13.  Ellen Dissanayake, Homo Aestheticus - Where Art Comes From and Why, (New York: Macmillan, 1992), xvi, 54.  For a somewhat similar claim advanced by a writer in aesthetics see Stephen Davies, ‘Non-Western art and art’s definition’, in Noël Carroll (ed.), op.cit., 207.  Davies speaks of a ‘transcultural notion of the aesthetic’ made up of properties ‘such as beauty, balance, tension, elegance, serenity, energy, grace, vivacity’.
 

14.  Assyrian art such as the bas-reliefs of Ashurbanipal's Lion Hunt, from the royal palace at Nineveh (Kuyunjik); Pre-Colombian art such as the carvings of the Feathered Serpent at Teotihuacán.
Wounded lion, detail of relief from royal palace at Nineveh (Kuyunjik). ca. 668-627 B.C.
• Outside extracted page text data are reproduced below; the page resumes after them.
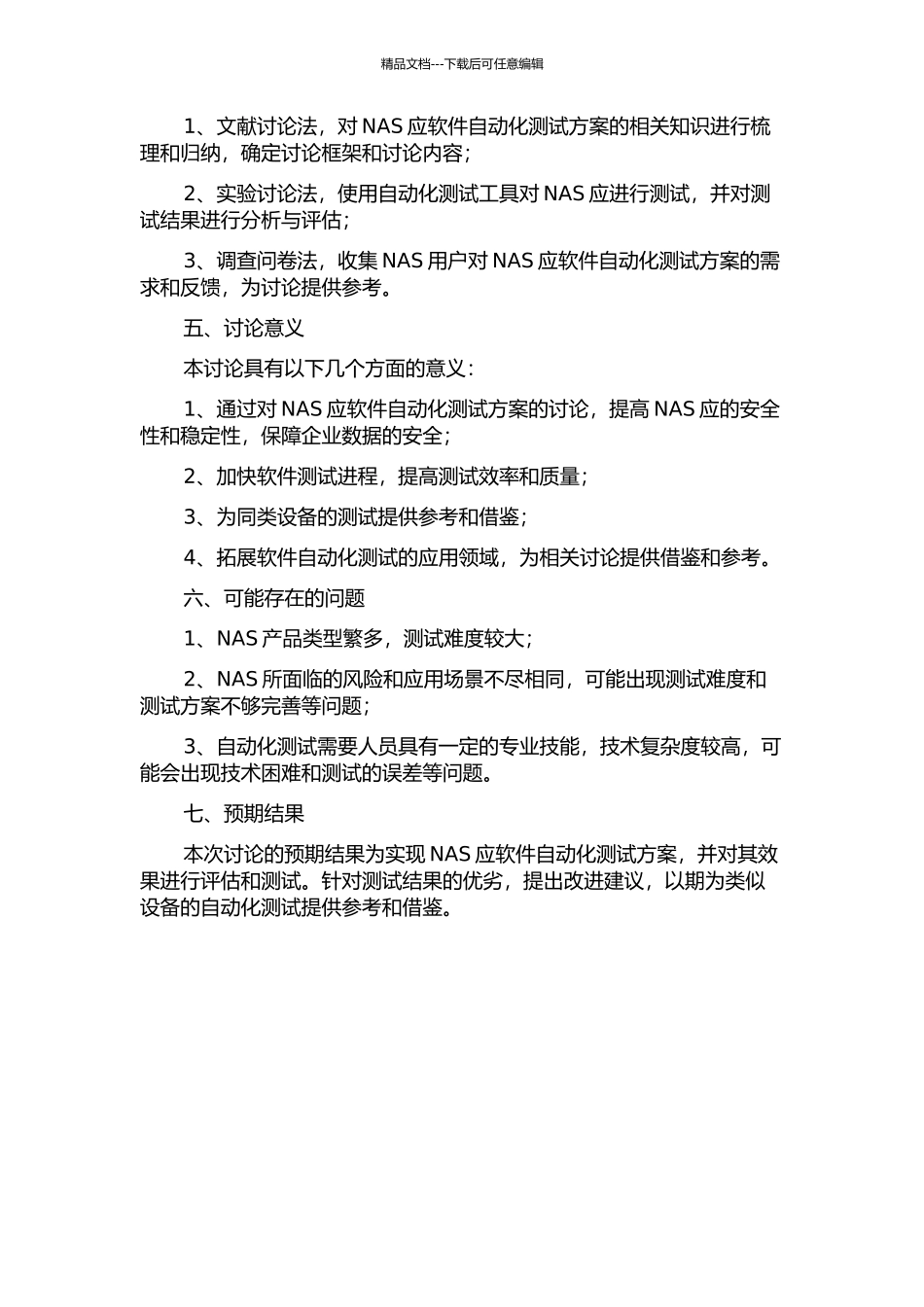 精品文档---下载后可任意编辑

1、文献讨论法，对 NAS 应软件自动化测试方案的相关知识进行梳理和归纳，确定讨论框架和讨论内容；

2、实验讨论法，使用自动化测试工具对 NAS 应进行测试，并对测试结果进行分析与评估；

3、调查问卷法，收集 NAS 用户对 NAS 应软件自动化测试方案的需求和反馈，为讨论提供参考。

五、讨论意义

本讨论具有以下几个方面的意义：

1、通过对 NAS 应软件自动化测试方案的讨论，提高 NAS 应的安全性和稳定性，保障企业数据的安全；

2、加快软件测试进程，提高测试效率和质量；

3、为同类设备的测试提供参考和借鉴；

4、拓展软件自动化测试的应用领域，为相关讨论提供借鉴和参考。

六、可能存在的问题

1、NAS 产品类型繁多，测试难度较大；

2、NAS 所面临的风险和应用场景不尽相同，可能出现测试难度和测试方案不够完善等问题；

3、自动化测试需要人员具有一定的专业技能，技术复杂度较高，可能会出现技术困难和测试的误差等问题。

七、预期结果

本次讨论的预期结果为实现 NAS 应软件自动化测试方案，并对其效果进行评估和测试。针对测试结果的优劣，提出改进建议，以期为类似设备的自动化测试提供参考和借鉴。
15.  It should be added, however, that the notion of a universal aesthetic is by no means generally accepted in the field of anthropology.  In describing the views of the conference whose proceedings were published in the book Primitive Art and Society, Anthony Forge writes that ‘whether there is a universal aesthetic remained a matter of faith, those who believed in a basic, presumably genetic, set of responses to certain forms, proportions and so on were as unable to prove their case as those who did not were able to disprove it.’  Anthony Forge, Primitive Art and Society, (London: Oxford University Press, 1973), xxi.
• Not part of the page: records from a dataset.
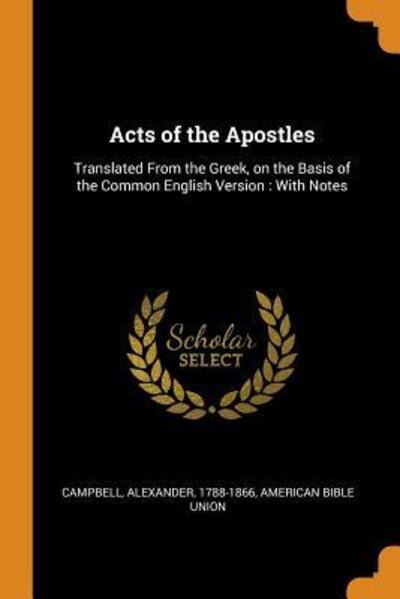 Acts of the Apostles

Translated From the Greek, on the Basis of the Common English Version : With Notes

Scholar
SELECT

CAMPBELL, ALEXANDER, 1788-1866, AMERICAN BIBLE UNION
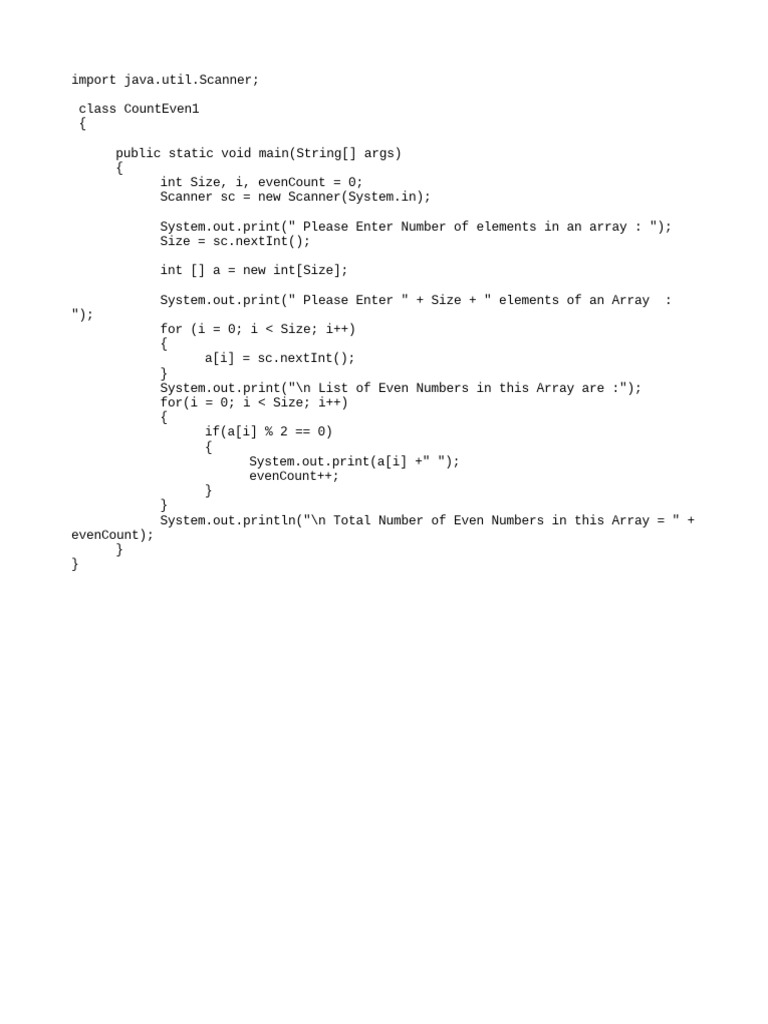 import java.util.Scanner;

 class CountEven1
 {

      public static void main(String[] args)
      {
            int Size, i, evenCount = 0;
            Scanner sc = new Scanner(System.in);

            System.out.print(" Please Enter Number of elements in an array : ");
            Size = sc.nextInt();

            int [] a = new int[Size];

            System.out.print(" Please Enter " + Size + " elements of an Array  : ");
            for (i = 0; i < Size; i++)
            {
                  a[i] = sc.nextInt();
            }
            System.out.print("\n List of Even Numbers in this Array are :");
            for(i = 0; i < Size; i++)
            {
                  if(a[i] % 2 == 0)
                  {
                        System.out.print(a[i] +" ");
                        evenCount++;
                  }
            }
            System.out.println("\n Total Number of Even Numbers in this Array = " + evenCount);
      }
}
16.  Richard L. Anderson, Art in Primitive Societies, (Englewood Cliffs, New Jersey: Prentice-Hall, 1979), 9,11.  Franz Boas (1858 - 1942) is best known for his anthropological work among the Kwakiutl Indians from Northern Vancouver and the adjacent mainland of British Columbia.

17.  Anderson himself seems to agree that the notion of the non-utilitarian does not offer a convincing means of limiting his definition.  See Art in Primitive Societies, 12,13.
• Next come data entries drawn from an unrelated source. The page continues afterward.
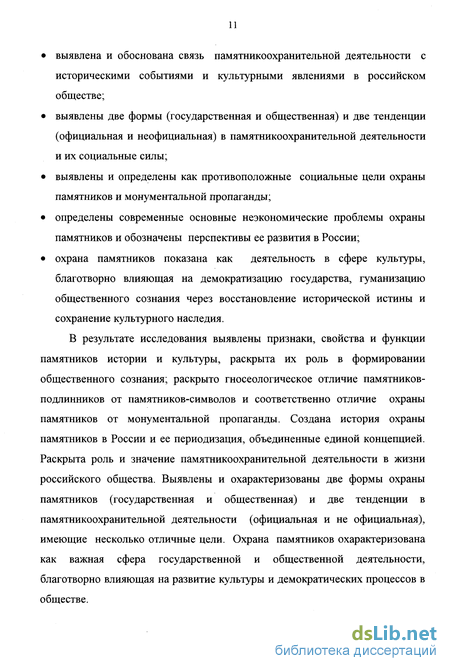 11

• выявлена и обоснована связь памятникоохранительной деятельности с историческими событиями и культурными явлениями в российском обществе;

• выявлены две формы (государственная и общественная) и две тенденции (официальная и неофициальная) в памятникоохранительной деятельности и их социальные силы;

• выявлены и определены как противоположные социальные цели охраны памятников и монументальной пропаганды;

• определены современные основные неэкономические проблемы охраны памятников и обозначены перспективы ее развития в России;

• охрана памятников показана как деятельность в сфере культуры, благотворно влияющая на демократизацию государства, гуманизацию общественного сознания через восстановление исторической истины и сохранение культурного наследия.

В результате исследования выявлены признаки, свойства и функции памятников истории и культуры, раскрыта их роль в формировании общественного сознания; раскрыто гносеологическое отличие памятников-подлинников от памятников-символов и соответственно отличие охраны памятников от монументальной пропаганды. Создана история охраны памятников в России и ее периодизация, объединенные единой концепцией. Раскрыта роль и значение памятникоохранительной деятельности в жизни российского общества. Выявлены и охарактеризованы две формы охраны памятников (государственная и общественная) и две тенденции в памятникоохранительной деятельности (официальная и не официальная), имеющие несколько отличные цели. Охрана памятников охарактеризована как важная сфера государственной и общественной деятельности, благотворно влияющая на развитие культуры и демократических процессов в обществе.

dsLib.net
библиотека диссертаций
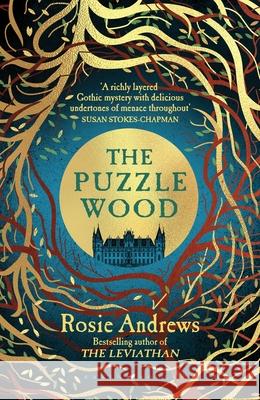 'A richly layered Gothic mystery with delicious undertones of menace throughout'
SUSAN STOKES-CHAPMAN

THE PUZZLE WOOD

Rosie Andrews
Bestselling author of
THE LEVIATHAN

Kraina Książek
18.  Gary P Ferraro, Anthropology: An Applied Perspective, (Minneapolis: West Pub.  Co., 1994), 464.

19.  Richard L. Anderson, Calliope's Sisters: A Comparative Study of Philosophies of Art,  (Englewood Cliffs, New Jersey: Prentice-Hall, 1990). 287.  Anderson's revised definition reads in full: ‘Art is culturally significant meaning, skilfully encoded in an affecting, sensuous medium.’ (238).  The reference to ‘an affecting, sensuous medium’ seems confused.  Visual art appears capable of using any visible medium.  ‘Affecting’ and ‘sensuous’ describe impressions created by a medium, and sometimes only when treated in certain ways.  Visual art scarcely seems limited to using media that are in themselves ‘affecting’ and ‘sensuous’.

20.  David Novitz, ‘Art by Another Name: The Identification of Art Across Cultures’. (See above, Note 3.)